The Earl of Berwick offered no comment when she paused.
“My mother and father married before the end of that Season,” she said. “Mama always spoke of their whirlwind courtship as a great love story. I did not believe any of the gossip that was soon in full flight last year. I still do not. I tried to brazen it out, just as I had five years before. But at a picnic I attended with my aunt, I had the misfortune of coming face to face with Lord— I came face to face with my former beau and greeted him by name. He raised his quizzing glass to his eye, looked pointedly through it at my hair, made me a slight and distant bow, and walked away, making sure I heard the remark he made to the gentleman who was with him. The word bastard was part of it. I went home the next day.”
She had been standing too long in the same position, she realized. There was a buzzing in her ears, a coldness about her head and in her nostrils, and she feared she was close to fainting. She drew breath, shook her head, looked about, dug her fingers into her palms, and willed herself not to do anything so utterly humiliating.
“And you confronted your father?” Lord Berwick asked.
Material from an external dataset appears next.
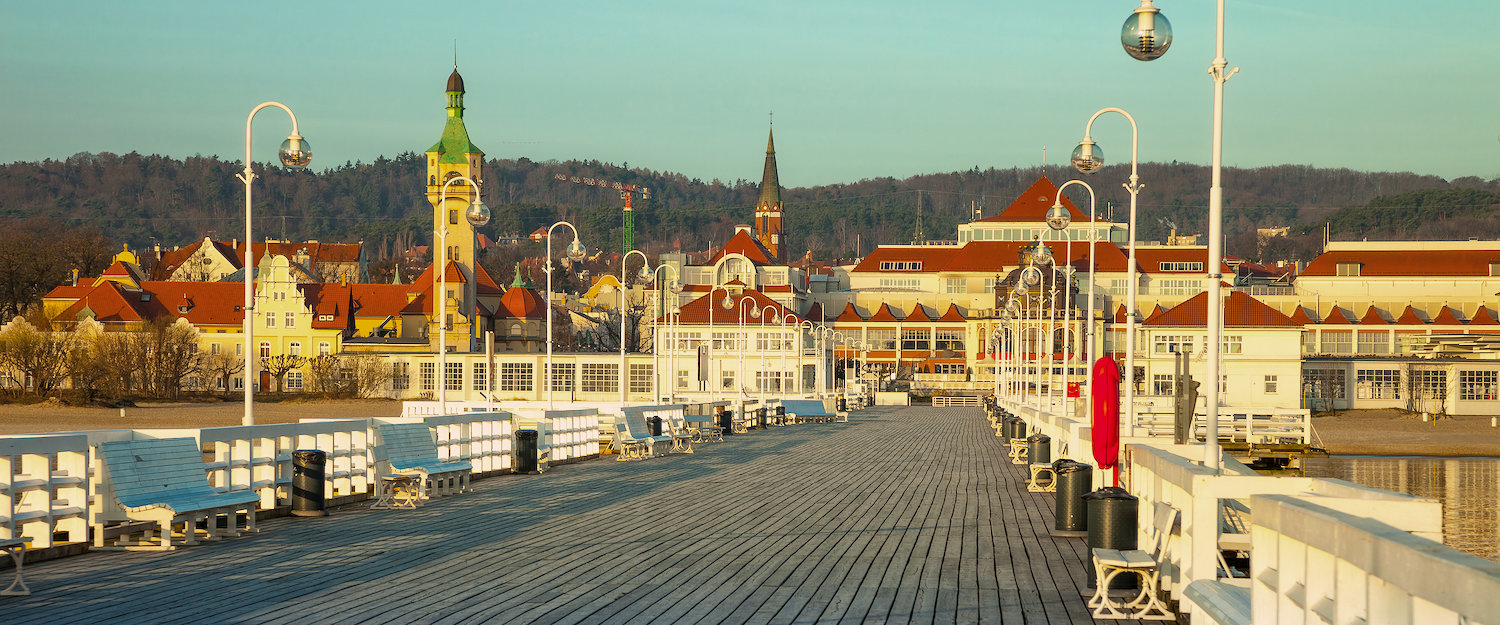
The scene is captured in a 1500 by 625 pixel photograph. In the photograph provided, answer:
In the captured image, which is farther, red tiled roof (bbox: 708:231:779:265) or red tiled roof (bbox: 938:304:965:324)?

“No,” she admitted. “I told him a few weeks in London had been enough, that I had been bored and homesick. The gossip followed me eventually, however. Some people who were staying with our neighbors over Christmas recognized me at a local assembly, and the story spread like wildfire until it reached Papa’s ears. He was incensed. He . . . made a scene. He was stopped only just in time from challenging one of the visitors to a duel. We went home early, and then I asked him. He would not give me a direct answer. He told me he had loved my mother from the time he first set eyes upon her and that she had loved him. He told me he had always loved me, before my birth and every day after. I was his firstborn, his beloved elder daughter, he said. He told me there were some redheads among his ancestors. But he was vague about exactly when he had married Mama—I did not know the date, I realized—and I did not press the point or make any attempt to find out another way. I was born the February after that Season. I do not believe the gossip. But you ought to be aware of it, I suppose. If you are considering my proposed bargain, that is. Which I do not suppose you are.”